An interesting article titled “Major Neurological Deficit Following Neck Hyperextension During Dental Treatment: Report of 2 Cases and Review of the Literature,” written by Victor G. El-Hajj and et. al. appears in the 2022 edition of the The Neurologist. The authors discuss two cases where patients had dental treatment performed and then suffered from neurological impairment due to hyperextension of the neck. Both patients had routine dental treatment done and had their necks overstretched which lead to a hopsital stay.
The first patient discussed was a 67 year old man who saw his dentist for bridgework. He had been taking a medication for high blood pressure for nine years but had no history of cerebrovascular events. The man’s dental work took around 45 minutes and he was given local anestheisia. His neck had to be extended during the procedure to allow for better reach into his mouth. Immediately after the dental work, the man was unable to stand upright and was experiencing vertigo and occipital headache. The man was taken to the emergency room for further evaluation. A neurological exam revealed he had dysmetria, a disturbance in the measurement of distances during muscular acts, involuntary eye movements, facial paresis, a positive Romberg sign, and difficulty swallowing. These symptoms indicated the man had lateral medullary syndrome. A magnetic resonance imaging (MRI) and magnetic resonance angiography (MRA) were conducted. The MRI showed an ischemic lesion in the lateral medulla and the MRA revealed complete occlusion of the right vertebral artery at the level of its fourth segment. The man was given heparin and improved and was discharged from the hospital after 17 days. When he left the hospital he still had a few gait issues and residual swalling problems. The man has done well since while taking daily a low dose of aspirin.
The second patient discussed was a 64 year old woman who saw a dentist because a prosthesis did not fit right. The woman was obese and a regular smoker for the past 40 years. The woman also suffered from diabetes and had been taking anxiolytics and antidepressants. When the dentist examined the woman she was found to have discharging pus and a fistulous tract in her left upper jaw-crest area. She had a dental x-ray performed which showed she had a wisdom tooth in the region that was unerupted. The woman had the wisdom tooth extracted and the fistula tract remova. This procedure required the woman’s neck to be hyperextended for 40 minutes under local anesthesia. The day after surgery the woman felt dizzy and lost her balance. The woman was taken to a hospital where a neurological exam showed bilateral Babinski sign, slight left facial paresis, and right dysmetria. An MRI of the neck did not show anything of interest but an MRA showed congenital hypoplasia of the right vertebral artery. Her symptoms resolved within two days. The woman was diagnosed with a transient ischemic attack and given a daily low dose of aspirin.
The authors state:
“Hyperextension of the neck for a prolonged period has repeatedly been shown to cause vertebrobasilar insufficiency and posterior circulation ischemia.”

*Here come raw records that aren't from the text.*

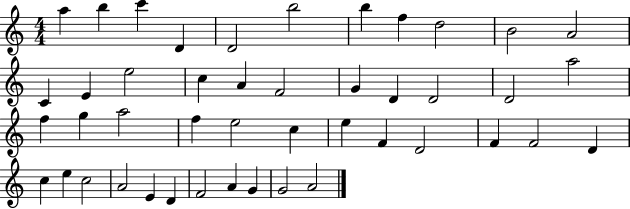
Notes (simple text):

A5/q B5/q C6/q D4/q D4/h B5/h B5/q F5/q D5/h B4/h A4/h C4/q E4/q E5/h C5/q A4/q F4/h G4/q D4/q D4/h D4/h A5/h F5/q G5/q A5/h F5/q E5/h C5/q E5/q F4/q D4/h F4/q F4/h D4/q C5/q E5/q C5/h A4/h E4/q D4/q F4/h A4/q G4/q G4/h A4/h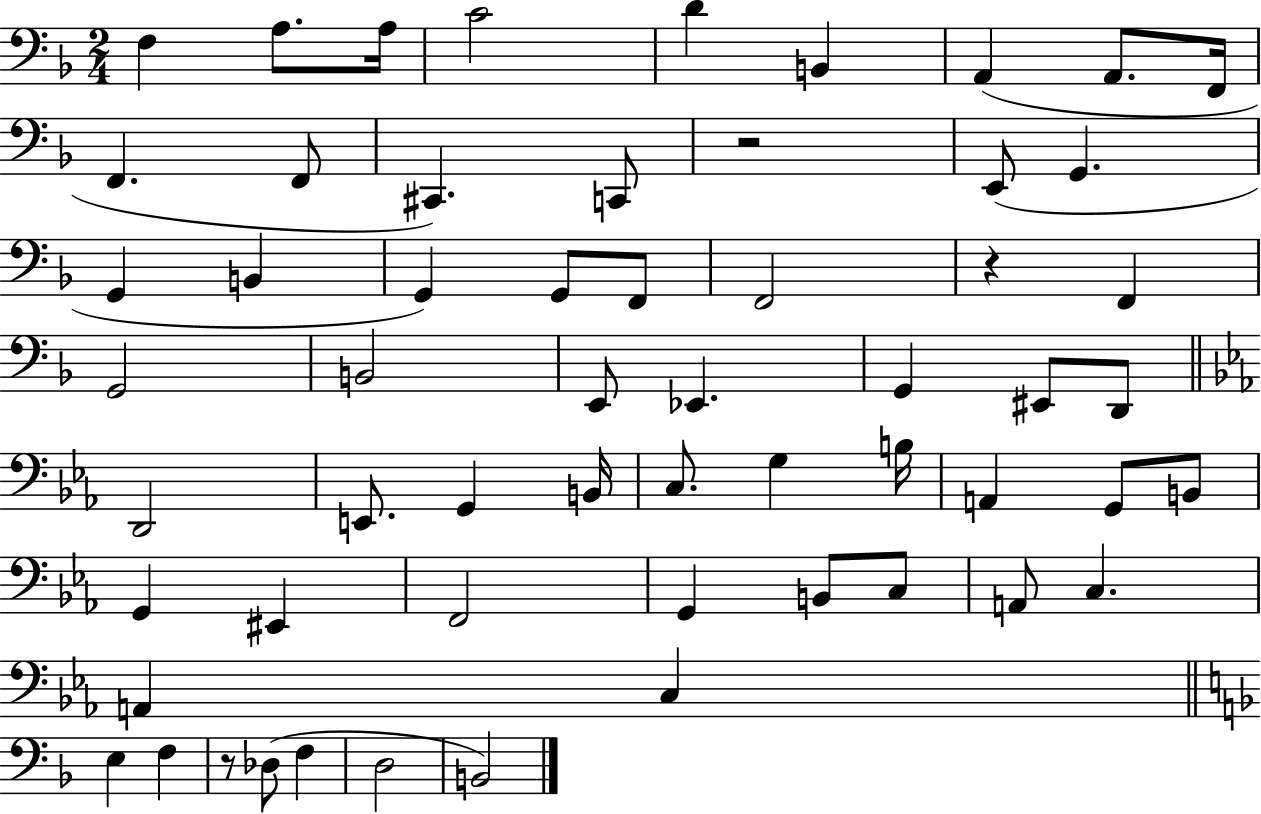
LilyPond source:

{
  \clef bass
  \numericTimeSignature
  \time 2/4
  \key f \major
  f4 a8. a16 | c'2 | d'4 b,4 | a,4( a,8. f,16 | \break f,4. f,8 | cis,4.) c,8 | r2 | e,8( g,4. | \break g,4 b,4 | g,4) g,8 f,8 | f,2 | r4 f,4 | \break g,2 | b,2 | e,8 ees,4. | g,4 eis,8 d,8 | \break \bar "||" \break \key c \minor d,2 | e,8. g,4 b,16 | c8. g4 b16 | a,4 g,8 b,8 | \break g,4 eis,4 | f,2 | g,4 b,8 c8 | a,8 c4. | \break a,4 c4 | \bar "||" \break \key f \major e4 f4 | r8 des8( f4 | d2 | b,2) | \break \bar "|."
}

The authors say that few cases of neck hyperextension leading to neurological complications have been reported in medical literature and suggests that other risk factors may play a role in the pathogenesis. They say that age, hypertension, diabetes, obesity, atherosclerosis, and smoking are risk factors for cerebrovascular diseases and should be considered risk factors for neck hyperextension leading to neurological complications. They also mention that vertebral artery hypoplasia, arthrosis, osteophytes of the neck joints, and cervical spondylosis could be other risk factors. The authors say that more awareness of the “Dental Chair Stroke Syndrome” as they call it could lead to more cases being reported. The authors suggest clinicians to be alert to symptoms like neckache, headache, vertigo, or blurred vision after dental work and that immediate medical care is provided in cases of ischemic attacks to potentially avoid severe irreversible damage. The authors suggest that if it is absolutely necessary to hyperextend a patients neck for dental work for a long period of time, that the patient be allowed to rest every 10 to 12 minutes or so. Dentists are also asked to ask patients about their history to be on the alert for potential risk factors.
It is noted that the authors say that it was observed in the 1990s that patients who see a hairdressor can experience a neurological deficit as a consequence of neck hyperextension during shampoo-baths. This condition has also be observed with chiropractic manipulation and even with stretching.
It is further noted that the authors appear to have missed a study by T. S. Tan and et al. titled “Acute sensorineural hearing loss immediately following a local anaesthetic dental procedure,” appearing in Eur Arch Otorhinolaryngol. (264. pages 99–102. 2007) which has been mentioned on this site for some time on the wisdom teeth complications page. In this article discussion is made of a 42 year old woman who had a dental procedure performed and then experienced hearing loss which was hypotheized to potentially stem from hyperextension of her neck during the surgery.